- DIRECTIONS FOR THIS TASK: Reproduce the records. Keep every word exact and include no images.

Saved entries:

*** Begin section ***

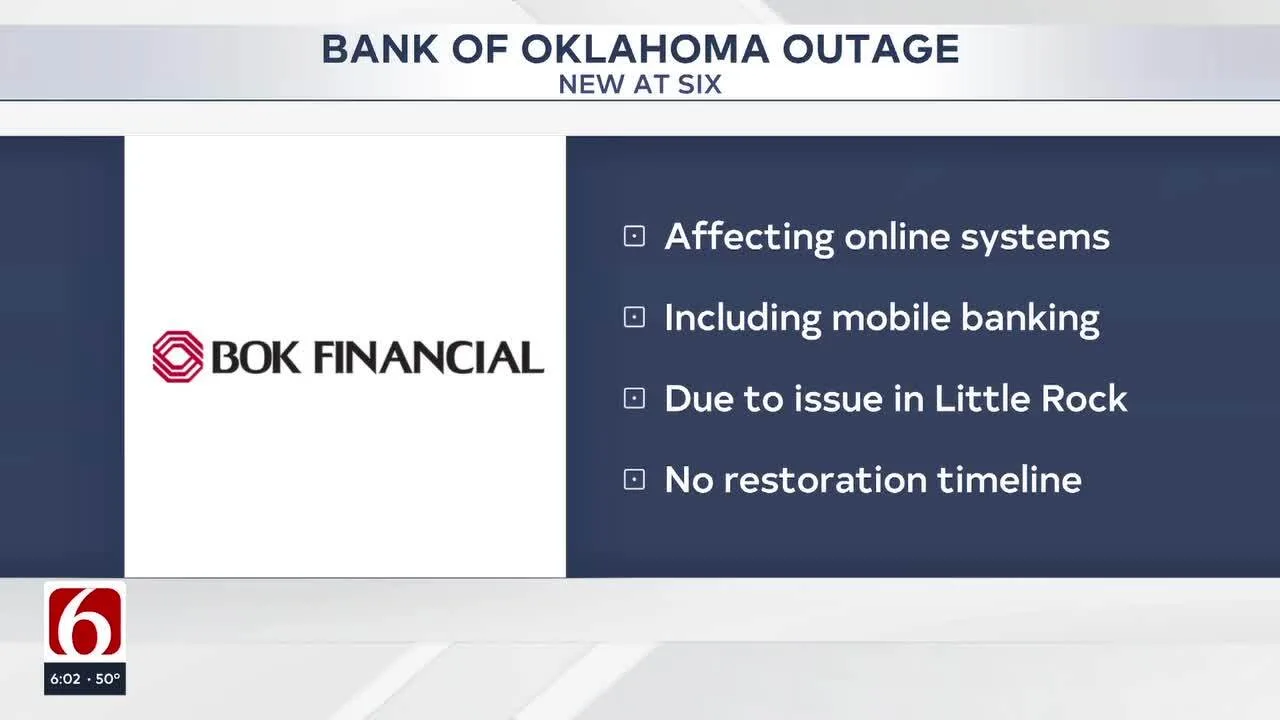 BANK OF OKLAHOMA OUTAGE
NEW AT SIX

BOK FINANCIAL

Affecting online systems

Including mobile banking

Due to issue in Little Rock

No restoration timeline

6

6:02 · 50°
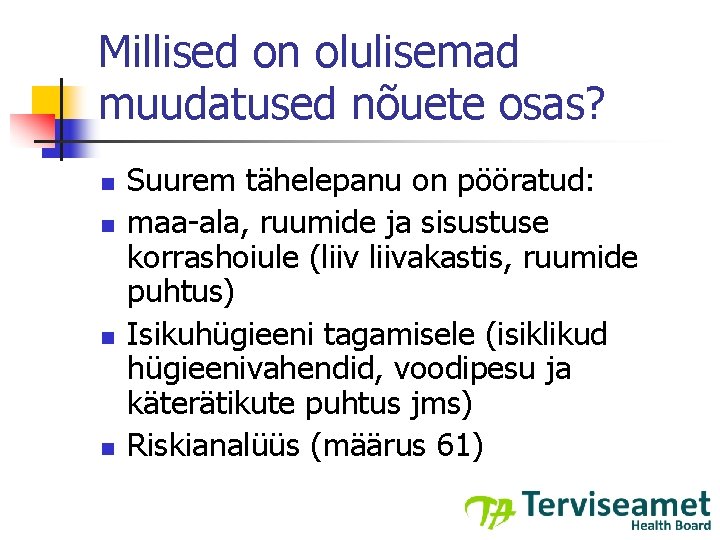 Millised on olulisemad muudatused nõuete osas?

- Suurem tähelepanu on pööratud:
- maa-ala, ruumide ja sisustuse korrashoiule (liiv liivakastis, ruumide puhtus)
- Isikuhügieeni tagamisele (isiklikud hügieenivahendid, voodipesu ja käterätikute puhtus jms)
- Riskianalüüs (määrus 61)

TA Terviseamet
Health Board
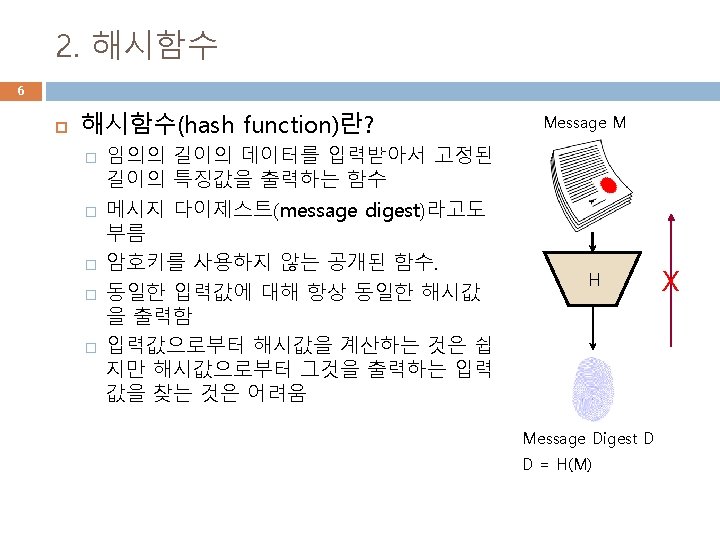 2. 해시함수

6

해시함수(hash function)란?

임의의 길이의 데이터를 입력받아서 고정된 길이의 특징값을 출력하는 함수

메시지 다이제스트(message digest)라고도 부름

암호키를 사용하지 않는 공개된 함수.

동일한 입력값에 대해 항상 동일한 해시값을 출력함

입력값으로부터 해시값을 계산하는 것은 쉽지만 해시값으로부터 그것을 출력하는 입력값을 찾는 것은 어려움

Message M

H

X

Message Digest D

D = H(M)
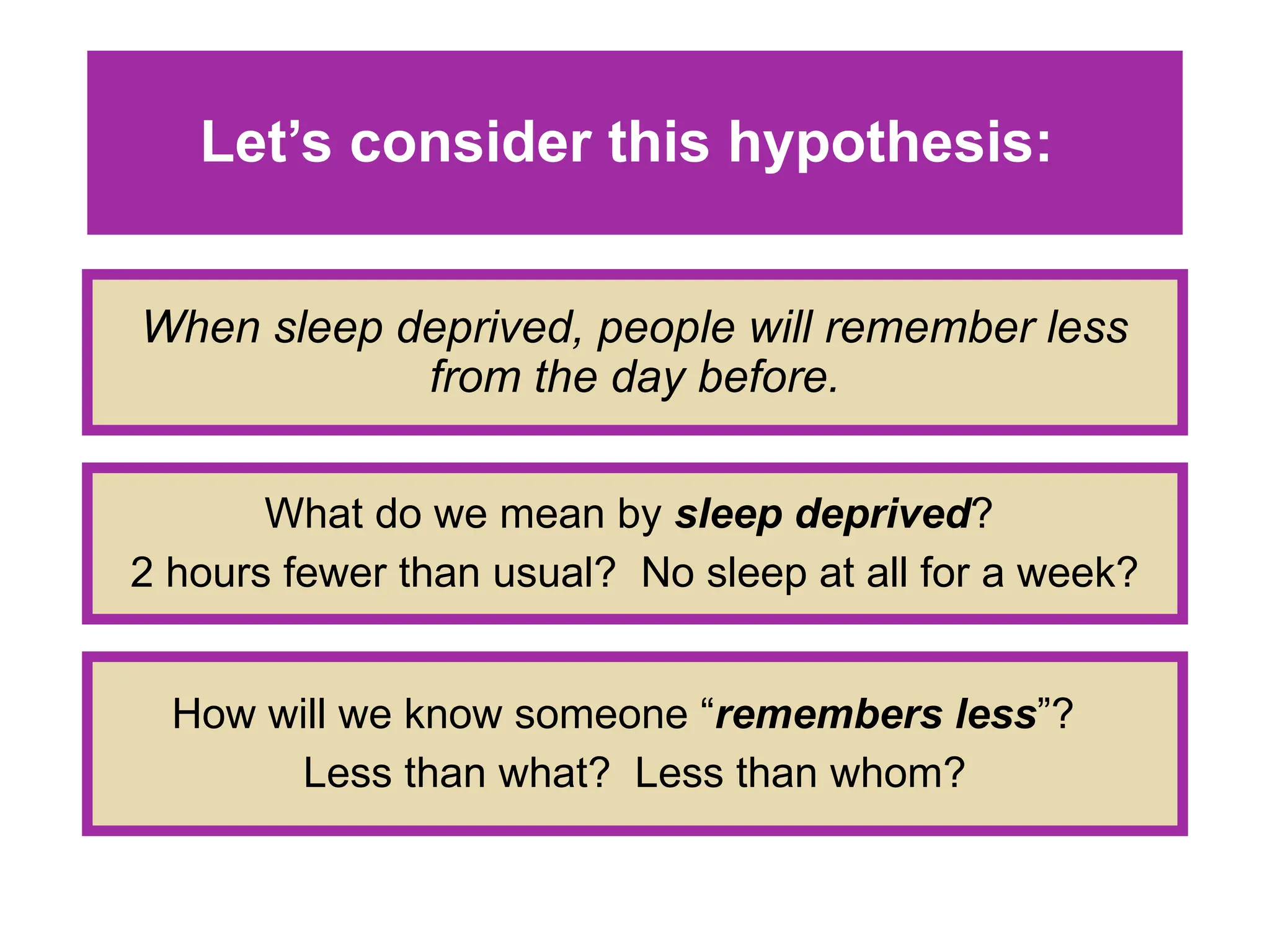 Let’s consider this hypothesis:

When sleep deprived, people will remember less from the day before.

What do we mean by sleep deprived?

2 hours fewer than usual?  No sleep at all for a week?

How will we know someone “remembers less”?

Less than what?  Less than whom?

*** End section ***

- SOLVED PROBLEM:
 BANK OF OKLAHOMA OUTAGE
NEW AT SIX

BOK FINANCIAL

Affecting online systems

Including mobile banking

Due to issue in Little Rock

No restoration timeline

6

6:02 · 50°
 Millised on olulisemad muudatused nõuete osas?

- Suurem tähelepanu on pööratud:
- maa-ala, ruumide ja sisustuse korrashoiule (liiv liivakastis, ruumide puhtus)
- Isikuhügieeni tagamisele (isiklikud hügieenivahendid, voodipesu ja käterätikute puhtus jms)
- Riskianalüüs (määrus 61)

TA Terviseamet
Health Board
 2. 해시함수

6

해시함수(hash function)란?

임의의 길이의 데이터를 입력받아서 고정된 길이의 특징값을 출력하는 함수

메시지 다이제스트(message digest)라고도 부름

암호키를 사용하지 않는 공개된 함수.

동일한 입력값에 대해 항상 동일한 해시값을 출력함

입력값으로부터 해시값을 계산하는 것은 쉽지만 해시값으로부터 그것을 출력하는 입력값을 찾는 것은 어려움

Message M

H

X

Message Digest D

D = H(M)
 Let’s consider this hypothesis:

When sleep deprived, people will remember less from the day before.

What do we mean by sleep deprived?

2 hours fewer than usual?  No sleep at all for a week?

How will we know someone “remembers less”?

Less than what?  Less than whom?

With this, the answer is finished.